Reproduce the entries below verbatim, from the line with "What is the depth" to the line with "Answer: (114,24), (150,41), (159,73), (34,95)", both lines included.

- RECORDED INFORMATION -
※

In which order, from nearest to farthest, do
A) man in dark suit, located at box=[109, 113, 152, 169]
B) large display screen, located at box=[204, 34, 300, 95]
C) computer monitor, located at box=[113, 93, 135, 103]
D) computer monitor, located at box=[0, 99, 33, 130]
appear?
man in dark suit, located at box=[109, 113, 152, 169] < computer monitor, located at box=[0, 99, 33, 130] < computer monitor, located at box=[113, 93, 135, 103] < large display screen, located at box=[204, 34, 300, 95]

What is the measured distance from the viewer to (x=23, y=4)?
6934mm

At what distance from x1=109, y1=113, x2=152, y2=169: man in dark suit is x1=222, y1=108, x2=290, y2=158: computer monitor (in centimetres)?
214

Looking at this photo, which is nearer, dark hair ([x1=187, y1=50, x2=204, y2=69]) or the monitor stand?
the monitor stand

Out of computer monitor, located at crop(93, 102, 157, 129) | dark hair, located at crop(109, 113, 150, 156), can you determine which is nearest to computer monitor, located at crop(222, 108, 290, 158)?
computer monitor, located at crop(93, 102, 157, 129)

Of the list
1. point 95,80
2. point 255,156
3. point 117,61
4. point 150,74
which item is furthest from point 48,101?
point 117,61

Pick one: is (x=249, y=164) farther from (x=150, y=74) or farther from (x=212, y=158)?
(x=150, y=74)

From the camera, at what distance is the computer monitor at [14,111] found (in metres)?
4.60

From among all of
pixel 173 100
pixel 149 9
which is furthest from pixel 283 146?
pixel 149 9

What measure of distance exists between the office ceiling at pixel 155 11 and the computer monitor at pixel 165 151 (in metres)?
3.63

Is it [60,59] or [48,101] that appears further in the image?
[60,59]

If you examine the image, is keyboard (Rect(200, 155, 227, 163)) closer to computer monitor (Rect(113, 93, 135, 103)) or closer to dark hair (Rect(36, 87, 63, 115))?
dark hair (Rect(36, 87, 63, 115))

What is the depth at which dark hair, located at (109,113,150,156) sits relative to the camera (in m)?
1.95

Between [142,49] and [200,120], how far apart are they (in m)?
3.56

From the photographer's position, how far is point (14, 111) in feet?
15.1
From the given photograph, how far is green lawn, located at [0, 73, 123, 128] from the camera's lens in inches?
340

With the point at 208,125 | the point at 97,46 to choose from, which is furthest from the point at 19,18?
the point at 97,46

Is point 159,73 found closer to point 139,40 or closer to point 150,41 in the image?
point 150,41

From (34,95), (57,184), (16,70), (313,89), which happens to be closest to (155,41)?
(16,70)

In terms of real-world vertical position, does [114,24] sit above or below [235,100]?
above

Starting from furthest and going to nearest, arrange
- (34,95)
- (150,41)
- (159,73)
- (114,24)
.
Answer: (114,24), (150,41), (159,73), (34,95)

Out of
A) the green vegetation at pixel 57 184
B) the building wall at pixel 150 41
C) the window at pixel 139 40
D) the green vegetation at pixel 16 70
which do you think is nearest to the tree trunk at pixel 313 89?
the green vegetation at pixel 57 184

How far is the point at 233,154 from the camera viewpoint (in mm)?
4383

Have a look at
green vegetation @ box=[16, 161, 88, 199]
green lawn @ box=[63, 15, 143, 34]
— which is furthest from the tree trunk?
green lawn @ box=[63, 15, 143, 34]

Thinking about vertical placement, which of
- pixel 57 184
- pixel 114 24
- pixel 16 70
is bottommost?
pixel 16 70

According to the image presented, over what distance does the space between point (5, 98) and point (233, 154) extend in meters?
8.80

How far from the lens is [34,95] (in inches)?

※

- FINISHED TASK -
What is the depth at which dark hair, located at (109,113,150,156) sits relative to the camera (in m)?
1.95

Between [142,49] and [200,120], how far apart are they (in m)?
3.56

From the photographer's position, how far is point (14, 111) in feet?
15.1
From the given photograph, how far is green lawn, located at [0, 73, 123, 128] from the camera's lens in inches?
340

With the point at 208,125 | the point at 97,46 to choose from, which is furthest from the point at 19,18?
the point at 97,46

Is point 159,73 found closer to point 139,40 or closer to point 150,41 in the image?
point 150,41

From (34,95), (57,184), (16,70), (313,89), which happens to be closest to (155,41)?
(16,70)

In terms of real-world vertical position, does [114,24] sit above or below [235,100]?
above

Starting from furthest and going to nearest, arrange
- (34,95)
- (150,41)
- (159,73)
- (114,24)
.
Answer: (114,24), (150,41), (159,73), (34,95)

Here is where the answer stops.